And then there's The One. Haven't forgotten about him, have you? I don't even know what to do. Making it even weirder is the fact that they share a first name. (Oh, the irony.) But there's been distance lately, not just physically but emotionally, and I'm starting to realize that maybe it could have been something if the timing had ever worked, but maybe the chance is gone. A string of strange hookups this summer (including an unfortunate rooftop incident) really spun my head around and brought me to realize that I am ready to quit playing around and I want to take things slowly with a guy that actually means something to me, not just hooking up with guys I don't care at all about. And the minute I made that decision... Amazing Boy dropped into my lap.

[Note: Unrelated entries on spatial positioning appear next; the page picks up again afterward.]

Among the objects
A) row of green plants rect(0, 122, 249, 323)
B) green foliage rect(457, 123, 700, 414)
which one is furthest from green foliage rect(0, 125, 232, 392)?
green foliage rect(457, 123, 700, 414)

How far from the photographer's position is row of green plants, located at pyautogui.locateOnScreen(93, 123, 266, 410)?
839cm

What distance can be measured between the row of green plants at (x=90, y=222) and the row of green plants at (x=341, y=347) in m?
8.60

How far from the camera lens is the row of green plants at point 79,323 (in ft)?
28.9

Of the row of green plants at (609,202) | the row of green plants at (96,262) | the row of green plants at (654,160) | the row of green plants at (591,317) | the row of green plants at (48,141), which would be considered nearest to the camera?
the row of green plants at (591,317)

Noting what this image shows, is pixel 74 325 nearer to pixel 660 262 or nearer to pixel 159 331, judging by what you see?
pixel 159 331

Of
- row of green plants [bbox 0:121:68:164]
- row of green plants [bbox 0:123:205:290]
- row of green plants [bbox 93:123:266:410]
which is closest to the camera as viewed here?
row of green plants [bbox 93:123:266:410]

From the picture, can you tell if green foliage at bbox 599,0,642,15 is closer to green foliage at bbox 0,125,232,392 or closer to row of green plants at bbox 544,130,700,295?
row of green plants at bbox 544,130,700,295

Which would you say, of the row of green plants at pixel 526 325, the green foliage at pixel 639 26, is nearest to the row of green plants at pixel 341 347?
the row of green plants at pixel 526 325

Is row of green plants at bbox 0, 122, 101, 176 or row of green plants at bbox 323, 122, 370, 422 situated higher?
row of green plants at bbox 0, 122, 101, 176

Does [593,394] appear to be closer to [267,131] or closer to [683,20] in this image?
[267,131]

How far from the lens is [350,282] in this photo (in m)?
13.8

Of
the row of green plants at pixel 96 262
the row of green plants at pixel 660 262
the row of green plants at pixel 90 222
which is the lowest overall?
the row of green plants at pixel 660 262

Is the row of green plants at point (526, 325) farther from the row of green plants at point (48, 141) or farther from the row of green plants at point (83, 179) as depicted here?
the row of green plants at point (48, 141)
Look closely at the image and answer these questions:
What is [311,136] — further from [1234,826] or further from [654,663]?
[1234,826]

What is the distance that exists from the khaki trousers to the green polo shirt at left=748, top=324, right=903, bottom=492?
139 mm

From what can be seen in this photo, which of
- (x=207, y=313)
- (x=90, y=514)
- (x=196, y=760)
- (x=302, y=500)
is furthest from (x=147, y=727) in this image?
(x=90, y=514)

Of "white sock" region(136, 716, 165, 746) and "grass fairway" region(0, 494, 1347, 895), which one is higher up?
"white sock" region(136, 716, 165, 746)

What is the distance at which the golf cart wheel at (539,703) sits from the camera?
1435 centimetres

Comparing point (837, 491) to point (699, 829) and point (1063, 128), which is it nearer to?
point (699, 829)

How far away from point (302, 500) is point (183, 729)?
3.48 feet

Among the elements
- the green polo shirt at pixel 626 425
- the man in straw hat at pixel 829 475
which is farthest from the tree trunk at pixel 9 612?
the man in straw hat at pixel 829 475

Amazing BoyFRIEND? Don't know yet, but the horizon's looking so bright and sunny, and I haven't been this happy in longer than I can remember.

1 comment:

Liz Koehler said...

I think you read my mind because I checked on your blog yesterday and wanted to tweet at you that you really needed to update, but I got interrupted at work and never got to finish my tweet. But I asked in my head, and you delivered!

Congratulations again on the job front!

New guy sounds very promising! Be safe, have fun, and don't think about anybody else, not even he-who-shall-not-be-named across the country. Live in the here and now. You regret the things you don't do more than the things you do.